### Brief
Write the entries below out again word for word, leaving the pictures out.

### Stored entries

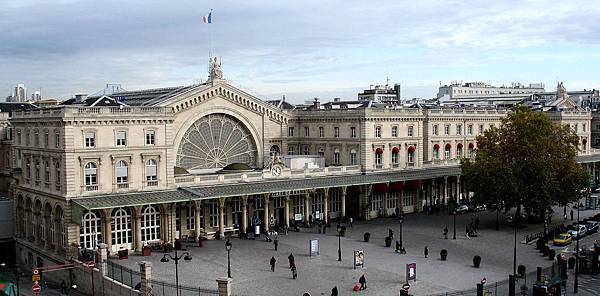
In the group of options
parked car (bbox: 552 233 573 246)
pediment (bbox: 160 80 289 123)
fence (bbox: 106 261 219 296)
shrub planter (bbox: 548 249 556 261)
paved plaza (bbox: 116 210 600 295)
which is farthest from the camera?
pediment (bbox: 160 80 289 123)

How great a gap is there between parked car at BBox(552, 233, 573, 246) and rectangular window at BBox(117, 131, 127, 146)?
3889cm

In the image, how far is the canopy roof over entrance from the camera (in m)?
55.3

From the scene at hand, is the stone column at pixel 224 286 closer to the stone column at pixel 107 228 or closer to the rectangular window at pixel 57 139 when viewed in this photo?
the stone column at pixel 107 228

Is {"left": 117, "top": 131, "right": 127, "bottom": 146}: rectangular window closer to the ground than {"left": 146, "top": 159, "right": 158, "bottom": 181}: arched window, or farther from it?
farther from it

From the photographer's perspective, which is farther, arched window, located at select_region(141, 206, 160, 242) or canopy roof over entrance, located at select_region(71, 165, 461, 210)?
arched window, located at select_region(141, 206, 160, 242)

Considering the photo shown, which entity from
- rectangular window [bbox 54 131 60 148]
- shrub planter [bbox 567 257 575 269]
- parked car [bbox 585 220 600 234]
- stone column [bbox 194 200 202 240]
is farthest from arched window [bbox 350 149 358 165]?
rectangular window [bbox 54 131 60 148]

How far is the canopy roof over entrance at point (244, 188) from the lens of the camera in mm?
55312

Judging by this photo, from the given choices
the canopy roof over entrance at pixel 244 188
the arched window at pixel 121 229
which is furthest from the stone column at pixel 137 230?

### Result of this task
In the group of options
parked car (bbox: 552 233 573 246)
pediment (bbox: 160 80 289 123)
fence (bbox: 106 261 219 296)
shrub planter (bbox: 548 249 556 261)
paved plaza (bbox: 116 210 600 295)
which is farthest from the camera?
pediment (bbox: 160 80 289 123)

How great a gap is there between parked car at BBox(552, 233, 573, 246) and rectangular window at BBox(117, 131, 127, 146)?
3889cm

In the image, how far is the canopy roof over entrance from the camera (in m)?
55.3

From the scene at hand, is the stone column at pixel 224 286 closer to the stone column at pixel 107 228 or closer to the rectangular window at pixel 57 139 when viewed in this photo?
the stone column at pixel 107 228

Is {"left": 117, "top": 131, "right": 127, "bottom": 146}: rectangular window closer to the ground than {"left": 146, "top": 159, "right": 158, "bottom": 181}: arched window, or farther from it?
farther from it

From the photographer's perspective, which is farther, arched window, located at select_region(141, 206, 160, 242) or canopy roof over entrance, located at select_region(71, 165, 461, 210)?
arched window, located at select_region(141, 206, 160, 242)

Considering the photo shown, which entity from
- rectangular window [bbox 54 131 60 148]
- shrub planter [bbox 567 257 575 269]
- parked car [bbox 585 220 600 234]
- stone column [bbox 194 200 202 240]
is farthest from arched window [bbox 350 149 358 165]?
rectangular window [bbox 54 131 60 148]

How far is the canopy roof over entrance at point (244, 188) from the lens of the camera in mm?
55312

Judging by this photo, from the given choices
the canopy roof over entrance at pixel 244 188
the arched window at pixel 121 229
which is furthest from the stone column at pixel 137 230?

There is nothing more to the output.